**Texto do exercício**

Este documento atesta a regularidade do empreendimento frente às exigências de regulação urbana. Em outras palavras, a liberação de Alvará de Localização e Funcionamento é um uma espécie de "comprometimento" da Administração Pública Municipal de que o estabelecimento está apto a localizar e funcionar em determinado local.

É neste momento que o município realiza uma análise das regras urbanísticas, segurança, higiene, uso e ocupação de solo, dentre outras – e que, assim, permitem ou não a abertura da empresa em determinado local.

Se, por um lado, a exigência do alvará é um incomodo para o empresário, por outro, representa uma segurança aos usuários e clientes, de que aquele estabelecimento está dentro das normas técnicas. Assim já se posicionou o Superior Tribunal de Justiça: "O funcionamento de estabelecimentos comerciais em edificações irregulares, sem alvarás de construção e sem habite-se, pode acarretar dano grave à ordem e à segurança pública" [3].

**Trechos de dados**
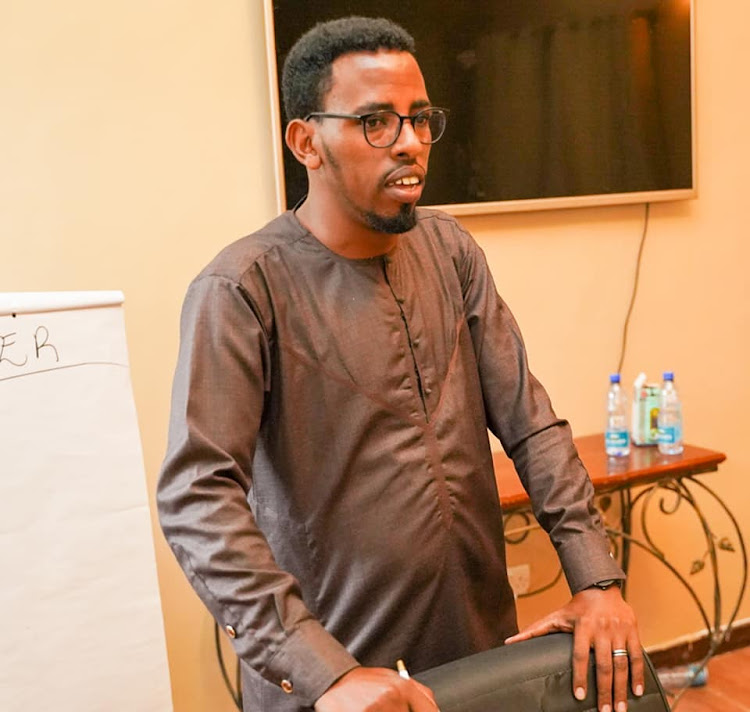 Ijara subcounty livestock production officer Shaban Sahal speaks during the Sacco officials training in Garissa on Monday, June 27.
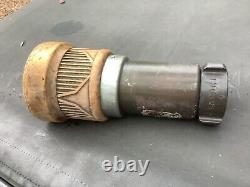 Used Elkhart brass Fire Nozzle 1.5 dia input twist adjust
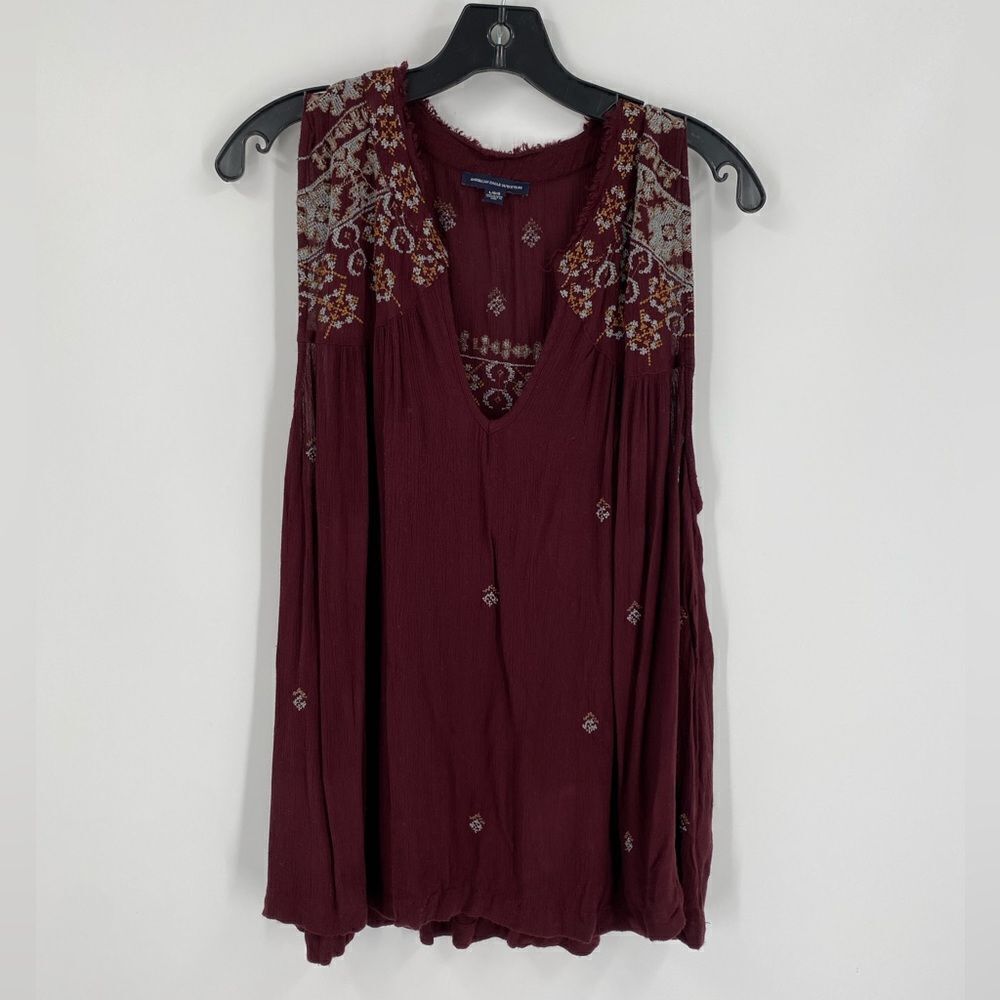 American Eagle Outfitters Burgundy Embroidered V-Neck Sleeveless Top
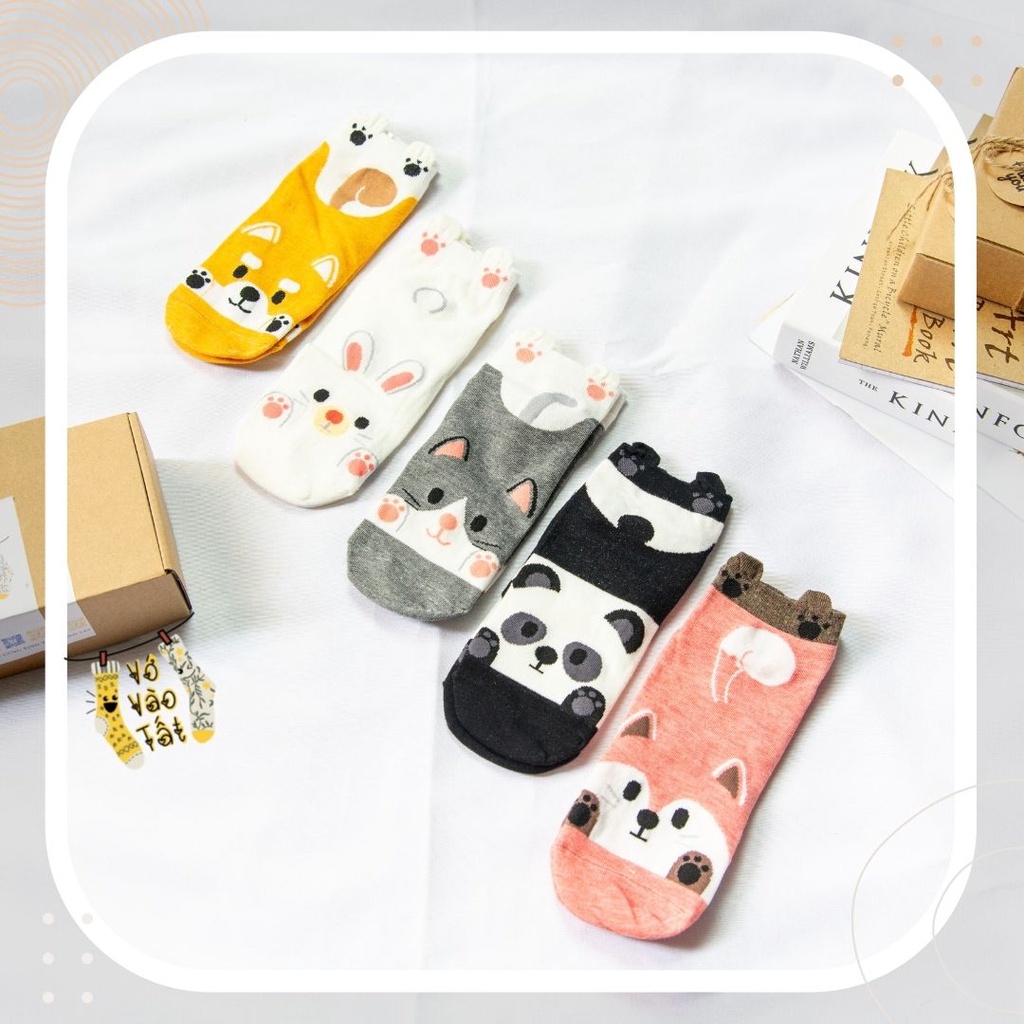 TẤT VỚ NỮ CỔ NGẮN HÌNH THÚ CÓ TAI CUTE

* * *

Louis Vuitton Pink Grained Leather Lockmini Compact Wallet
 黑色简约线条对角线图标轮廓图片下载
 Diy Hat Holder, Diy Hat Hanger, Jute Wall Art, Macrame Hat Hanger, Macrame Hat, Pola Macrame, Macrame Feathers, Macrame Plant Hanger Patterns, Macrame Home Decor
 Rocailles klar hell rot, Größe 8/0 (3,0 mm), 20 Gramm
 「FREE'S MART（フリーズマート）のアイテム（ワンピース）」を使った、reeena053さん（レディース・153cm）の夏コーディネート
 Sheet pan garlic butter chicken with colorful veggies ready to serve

**Tarefa**
De acordo com o texto sobre o alvará, que regras o município analisa antes de permitir ou não a abertura da empresa em determinado local? As entradas foram tiradas de outra fonte.

**Resultado do exercício**
As regras urbanísticas, de segurança, de higiene e de uso e ocupação de solo, dentre outras.